══ DATA IN THIS EXERCISE

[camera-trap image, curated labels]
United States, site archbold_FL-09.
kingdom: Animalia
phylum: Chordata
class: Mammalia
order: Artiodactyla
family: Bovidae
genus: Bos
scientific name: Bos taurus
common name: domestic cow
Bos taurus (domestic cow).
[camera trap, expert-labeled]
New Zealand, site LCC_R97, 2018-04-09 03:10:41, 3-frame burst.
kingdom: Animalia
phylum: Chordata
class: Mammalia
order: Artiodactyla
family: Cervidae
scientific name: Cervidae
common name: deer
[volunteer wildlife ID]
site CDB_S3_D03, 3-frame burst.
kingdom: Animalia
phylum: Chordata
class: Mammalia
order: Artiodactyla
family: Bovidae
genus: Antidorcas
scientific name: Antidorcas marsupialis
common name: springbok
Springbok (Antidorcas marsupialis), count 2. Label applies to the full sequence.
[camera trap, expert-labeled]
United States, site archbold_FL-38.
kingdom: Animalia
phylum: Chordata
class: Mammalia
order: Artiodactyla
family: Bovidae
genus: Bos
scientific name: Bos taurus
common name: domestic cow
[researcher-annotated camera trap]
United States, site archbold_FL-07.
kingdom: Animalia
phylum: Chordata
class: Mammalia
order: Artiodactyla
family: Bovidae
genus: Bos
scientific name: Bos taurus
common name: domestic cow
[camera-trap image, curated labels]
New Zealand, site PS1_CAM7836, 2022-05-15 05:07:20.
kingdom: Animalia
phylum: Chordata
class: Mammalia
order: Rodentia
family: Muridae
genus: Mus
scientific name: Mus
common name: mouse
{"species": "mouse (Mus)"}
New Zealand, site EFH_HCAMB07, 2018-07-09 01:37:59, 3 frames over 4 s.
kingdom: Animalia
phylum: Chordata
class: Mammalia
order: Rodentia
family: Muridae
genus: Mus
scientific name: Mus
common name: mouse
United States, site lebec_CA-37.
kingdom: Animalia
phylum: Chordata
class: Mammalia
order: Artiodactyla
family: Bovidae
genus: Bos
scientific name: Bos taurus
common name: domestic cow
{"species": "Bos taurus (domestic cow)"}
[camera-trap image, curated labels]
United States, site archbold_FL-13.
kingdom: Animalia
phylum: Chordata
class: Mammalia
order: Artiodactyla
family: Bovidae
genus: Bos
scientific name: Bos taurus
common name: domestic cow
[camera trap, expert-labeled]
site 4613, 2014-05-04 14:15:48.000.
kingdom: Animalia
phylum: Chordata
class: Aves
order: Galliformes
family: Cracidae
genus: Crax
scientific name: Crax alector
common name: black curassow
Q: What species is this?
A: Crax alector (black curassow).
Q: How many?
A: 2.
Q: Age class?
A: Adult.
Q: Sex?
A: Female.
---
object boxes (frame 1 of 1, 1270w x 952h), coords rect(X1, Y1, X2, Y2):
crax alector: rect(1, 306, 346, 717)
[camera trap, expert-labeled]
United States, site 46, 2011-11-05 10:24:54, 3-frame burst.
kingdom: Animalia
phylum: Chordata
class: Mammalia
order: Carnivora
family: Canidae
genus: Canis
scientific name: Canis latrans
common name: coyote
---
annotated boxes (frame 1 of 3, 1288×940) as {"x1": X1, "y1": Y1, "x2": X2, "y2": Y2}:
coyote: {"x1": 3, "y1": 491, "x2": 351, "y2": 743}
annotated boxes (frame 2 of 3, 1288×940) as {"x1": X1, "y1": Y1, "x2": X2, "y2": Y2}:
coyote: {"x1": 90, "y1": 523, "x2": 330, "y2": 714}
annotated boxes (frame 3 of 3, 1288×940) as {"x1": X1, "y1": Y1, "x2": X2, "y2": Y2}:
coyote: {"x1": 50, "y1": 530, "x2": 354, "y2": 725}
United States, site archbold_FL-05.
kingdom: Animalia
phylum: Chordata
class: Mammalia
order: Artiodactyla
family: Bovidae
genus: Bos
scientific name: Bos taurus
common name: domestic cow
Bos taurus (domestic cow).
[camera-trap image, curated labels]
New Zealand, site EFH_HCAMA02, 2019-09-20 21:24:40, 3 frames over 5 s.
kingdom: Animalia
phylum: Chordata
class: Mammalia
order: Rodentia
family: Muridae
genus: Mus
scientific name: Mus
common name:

════

#### TASK REQUIREMENTS:
Within the material above, extract exactly the lines that start at the line containing "order: Carnivora" and stop after the line containing "United States, site archbold_FL-05.", and only those.

#### ANSWER BOX:
order: Carnivora
family: Canidae
genus: Canis
scientific name: Canis latrans
common name: coyote
---
annotated boxes (frame 1 of 3, 1288×940) as {"x1": X1, "y1": Y1, "x2": X2, "y2": Y2}:
coyote: {"x1": 3, "y1": 491, "x2": 351, "y2": 743}
annotated boxes (frame 2 of 3, 1288×940) as {"x1": X1, "y1": Y1, "x2": X2, "y2": Y2}:
coyote: {"x1": 90, "y1": 523, "x2": 330, "y2": 714}
annotated boxes (frame 3 of 3, 1288×940) as {"x1": X1, "y1": Y1, "x2": X2, "y2": Y2}:
coyote: {"x1": 50, "y1": 530, "x2": 354, "y2": 725}
United States, site archbold_FL-05.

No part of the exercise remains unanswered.